El miércoles pasado en un segmento de un informativo televisivo tuve la oportunidad de ser espectador del acto de inauguración de las obras de rehabilitación de parte de la ruta 6 en San Ramón, con presencia del Presidente de la República. Allí, en una celebración no partidaria, pude observar a nuestro primer magistrado avanzar solitario, sin guardia alguna, hacia el estrado en medio de una compacta masa de gente ansiosa por recibirlo con abrazos besos y fotos. El momento, de auténtica fiesta popular, configuraba un espectáculo que me sacudió por su autenticidad. Confieso que reflexionar sobre el mismo, pese a su carencia de repercusión política, motivó esta nota.
Para personas como el que escribe, desde siempre interesadas en la política como una actividad pública analizada desde un punto de vista impersonal y abstracto, relacionada con el poder en el sentido weberiano de obediencia debida a instituciones y sus portadores, despojada de cualquier finalidad decisoria, resulta reveladora. A la democracia, se le reclama con razón, representatividad, eficacia, capacidad de innovación, transparencia en sus actos, respeto sacramental por la autonomía de la población nacional, justicia, obediencia al derecho. Sin embargo, pese a su importancia, no son estos requerimientos constitutivos los que aquí nos ocupan.
En el fragmento televisivo aparecía un personaje público pero simultaneamente una institución básica en el régimen republicano, como la presidencia, revelando en ese acontecimiento, una de sus más importantes dimensiones: la confianza y el cariño del pueblo en el depositario de su poder original. Condición básica, pese a su poco destaque, del buen funcionamiento de la democracia como sistema. Y a su vez, si bien no única, decisiva en tanto manifestación de un sentimiento que sólo el pueblo puede desarrollar. Nadie, ni el más encumbrado de los autócratas, puede y pudo nunca ordenar y lograr, ser realmente querido.

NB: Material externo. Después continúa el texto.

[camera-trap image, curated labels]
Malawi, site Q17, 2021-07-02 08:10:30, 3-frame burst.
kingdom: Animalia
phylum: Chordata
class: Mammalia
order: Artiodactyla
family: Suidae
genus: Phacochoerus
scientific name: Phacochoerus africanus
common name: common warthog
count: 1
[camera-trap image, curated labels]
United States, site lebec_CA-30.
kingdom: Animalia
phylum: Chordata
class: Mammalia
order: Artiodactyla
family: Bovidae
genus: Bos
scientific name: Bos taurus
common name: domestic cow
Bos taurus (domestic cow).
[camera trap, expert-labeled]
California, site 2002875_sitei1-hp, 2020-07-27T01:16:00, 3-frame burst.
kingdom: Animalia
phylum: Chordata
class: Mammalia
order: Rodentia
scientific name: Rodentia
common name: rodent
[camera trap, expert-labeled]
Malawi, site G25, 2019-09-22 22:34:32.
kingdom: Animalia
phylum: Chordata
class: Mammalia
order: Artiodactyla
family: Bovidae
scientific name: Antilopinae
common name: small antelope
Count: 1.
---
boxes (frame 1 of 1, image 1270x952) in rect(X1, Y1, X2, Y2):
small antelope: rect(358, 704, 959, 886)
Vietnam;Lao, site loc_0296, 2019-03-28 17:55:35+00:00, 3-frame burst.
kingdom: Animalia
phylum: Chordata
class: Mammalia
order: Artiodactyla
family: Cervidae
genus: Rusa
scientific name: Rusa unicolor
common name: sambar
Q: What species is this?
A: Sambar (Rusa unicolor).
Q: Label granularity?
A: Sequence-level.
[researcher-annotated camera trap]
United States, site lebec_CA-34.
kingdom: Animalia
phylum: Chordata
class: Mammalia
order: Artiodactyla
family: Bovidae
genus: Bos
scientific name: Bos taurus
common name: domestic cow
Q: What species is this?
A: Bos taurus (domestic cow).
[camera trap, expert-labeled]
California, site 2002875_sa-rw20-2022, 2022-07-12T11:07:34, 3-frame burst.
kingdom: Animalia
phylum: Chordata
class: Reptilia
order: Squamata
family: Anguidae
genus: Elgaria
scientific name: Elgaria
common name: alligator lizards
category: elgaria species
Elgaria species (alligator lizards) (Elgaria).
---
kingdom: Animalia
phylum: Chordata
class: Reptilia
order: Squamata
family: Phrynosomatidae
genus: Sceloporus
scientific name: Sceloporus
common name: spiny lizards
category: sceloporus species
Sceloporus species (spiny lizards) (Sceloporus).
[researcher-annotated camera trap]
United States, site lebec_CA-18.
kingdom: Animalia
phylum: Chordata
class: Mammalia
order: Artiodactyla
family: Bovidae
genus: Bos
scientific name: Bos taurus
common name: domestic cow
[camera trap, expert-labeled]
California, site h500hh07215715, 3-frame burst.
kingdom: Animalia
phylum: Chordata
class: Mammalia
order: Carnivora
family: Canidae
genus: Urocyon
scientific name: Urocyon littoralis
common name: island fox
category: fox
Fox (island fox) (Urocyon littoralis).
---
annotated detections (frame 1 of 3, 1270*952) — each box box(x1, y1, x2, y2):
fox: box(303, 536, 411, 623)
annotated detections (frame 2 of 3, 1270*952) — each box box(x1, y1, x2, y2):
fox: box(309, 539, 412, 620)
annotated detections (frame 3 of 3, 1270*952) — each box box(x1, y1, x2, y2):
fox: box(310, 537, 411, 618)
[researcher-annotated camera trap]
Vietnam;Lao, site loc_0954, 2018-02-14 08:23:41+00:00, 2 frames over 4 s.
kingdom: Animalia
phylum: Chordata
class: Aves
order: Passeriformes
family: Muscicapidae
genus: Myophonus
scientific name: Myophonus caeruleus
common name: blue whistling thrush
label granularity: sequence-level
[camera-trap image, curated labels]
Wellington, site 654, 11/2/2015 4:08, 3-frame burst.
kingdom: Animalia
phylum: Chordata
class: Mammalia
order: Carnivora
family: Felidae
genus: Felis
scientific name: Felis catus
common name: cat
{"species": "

Por supuesto que aquí no nos estamos refiriendo a los reglamentados actos de masas organizados por el fascismo o por el nacional-socialismo, donde Mussolini desde el Palacio Venecia arengaba a los italianos o Hitler desde su atalaya de Nuremberg disparaba sus diatribas contra el mundo (cualquier parecido con Trump es mera coincidencia,) enfatizando el nacionalismo territorial y el racismo con el beneplácito de organizadas legiones. Las mismas que Leni Reifensthal retratara en sus famosas películas sobre las místicas reuniones del nazismo. Tampoco a la irracional adhesión a una ideología generadora de un fanatismo que el mundo soportó hasta fines de los noventa del siglo pasado. Aquí referimos a un sentimiento de empatía y calidez cercano, aunque no idéntico a los usuales sentimientos familiares. A la identificación con la práctica de una persona a la que sentimos cercana e igual a nosotros. Proximidad que ratifican las encuestas que señalan a Luis Alberto Lacalle como el mandatario más popular del continente. Por más que no impliquen que adhesión política suponga necesariamente cariño, ni que la inversa sea obligatoriamente válida. De lo que aquí hablamos es del afecto, un sentimiento de calidez que los uruguayos han siempre mayoritariamente revelado por su Presidente, ya en el atardecer de su mandato.